Pete held him again.

“Now?” he said. “Now can you say Carleton Lufteufel?”

“Carleton Lufteufel,” Tom said. “I can still talk. Just my memory that’s bad…”

“Would you—” No, it was ridiculous. Tibor would see right through it. Or would he? Pete wondered. Tom Gleason was about the right age. Tibor already thought he was ill, knew he had been drinking. And more important, perhaps, Tibor’s faith in his own judgment seemed to have waned since the killing of Schuld/Lufteufel. If I act convinced, Pete thought, will it be enough of an extra push to make him believe? If I act convinced and Tom states it for a fact? We could go on forever, wandering, looking, without another opportunity like this, a chance to return to Charlottesville, to finish my studies, to see Lurine again. And if I could succeed, think of the irony! Think of the Servants of Wrath bowing down, praying to, venerating, adoring, not their god in the form of Carleton Lufteufel, but one of his victims: a worthless derelict, a drunken brain-scarred old drifter, a panhandler, a wino, a man—a man who had never done anything to or for his fellows, a maimed human cipher who had never wielded power of any sort; just a man, at his lowest. Think of him in the SOWs’ place of honor! I have to try.

“Would you do a kindness for my poor little inc friend?” he asked.

“Do a what? A kindness? God, yes… There’s enough misery in the world. If it’s not too hard, that is. I’m not the man I used to be. What’s he want?”

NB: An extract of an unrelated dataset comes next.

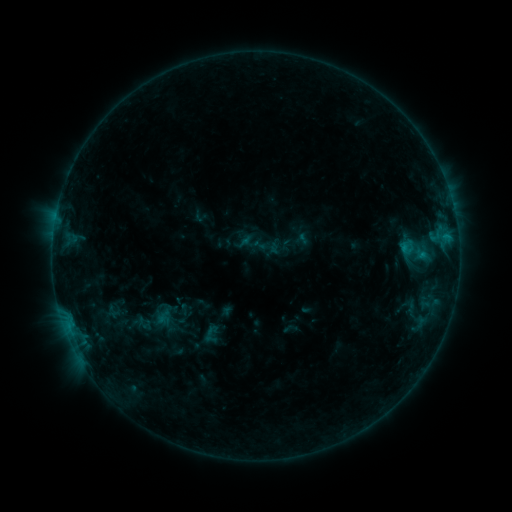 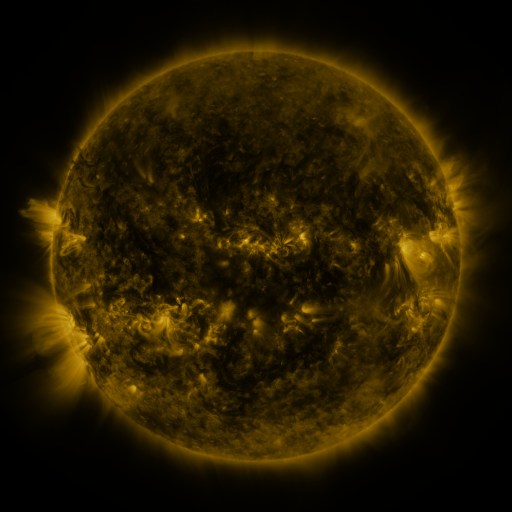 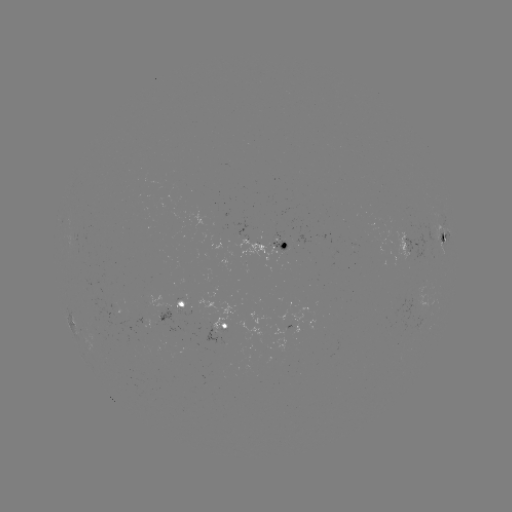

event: sigmoid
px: (417, 251)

“He wants to see Carleton Lufteufel, a man we will never find. All that he wants to do is take his picture. Would you—would you say that you are Carleton Lufteufel, that you were once Chairman of the ERDA? And if he asks you, that you gave the bomb order? That’s all. Would you do it? Can you?”

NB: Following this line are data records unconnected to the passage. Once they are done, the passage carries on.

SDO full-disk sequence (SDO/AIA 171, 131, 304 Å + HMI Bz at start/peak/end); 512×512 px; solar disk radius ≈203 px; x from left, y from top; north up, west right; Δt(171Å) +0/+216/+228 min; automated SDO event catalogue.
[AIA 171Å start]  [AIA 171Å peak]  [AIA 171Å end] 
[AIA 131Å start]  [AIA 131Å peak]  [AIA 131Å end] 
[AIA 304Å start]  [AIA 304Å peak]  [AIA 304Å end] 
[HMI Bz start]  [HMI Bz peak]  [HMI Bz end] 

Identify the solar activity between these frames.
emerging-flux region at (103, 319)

“One more drink,” Tom said.

Pete raised him to the jug.

“Is everything all right?” Tibor called out.

“Yes,” Pete called back. “This may be very important! We may have had a stroke of luck, if I can get this fellow back into shape… Hold on!”

He lowered the jug. Tom eased away from his arm and sat unassisted. And then, by degrees, his eyes shut. He had passed out. Either that, or—god forbid; he was dead.

“Tom,” Pete said.

Silence. And the inertness of a million years: something below the level of life, something still inanimate which had never made it up to sentience. And probably never would.

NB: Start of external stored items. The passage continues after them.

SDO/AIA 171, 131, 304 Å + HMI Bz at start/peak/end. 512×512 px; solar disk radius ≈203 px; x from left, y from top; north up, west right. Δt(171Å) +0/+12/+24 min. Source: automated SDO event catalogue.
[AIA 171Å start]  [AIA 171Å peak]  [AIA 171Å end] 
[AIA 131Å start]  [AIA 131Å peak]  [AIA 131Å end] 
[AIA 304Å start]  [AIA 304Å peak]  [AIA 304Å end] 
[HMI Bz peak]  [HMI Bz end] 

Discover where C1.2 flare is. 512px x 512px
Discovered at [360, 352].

Shit, Pete Sands thought. He took the bottle of wine, put the screw-type lid back on it, sat for a time. “The piece of luck I was talking about,” he called loudly. “Do you believe at all in destiny?”

“What?” Tibor yelled back, with signs of irritation.

Reaching into his pocket, Pete Sands got out his roll of silver dimes, always kept there. The all-purpose winning possession, he thought; he got a good grip on the roll of dimes and then tapped it against Tom’s cheekbone. Nothing. No response. Pete then tore the heavy brown-paper wrapper away from the dunes. The metal corns slithered and tinkled against one another, manifesting themselves into visibility.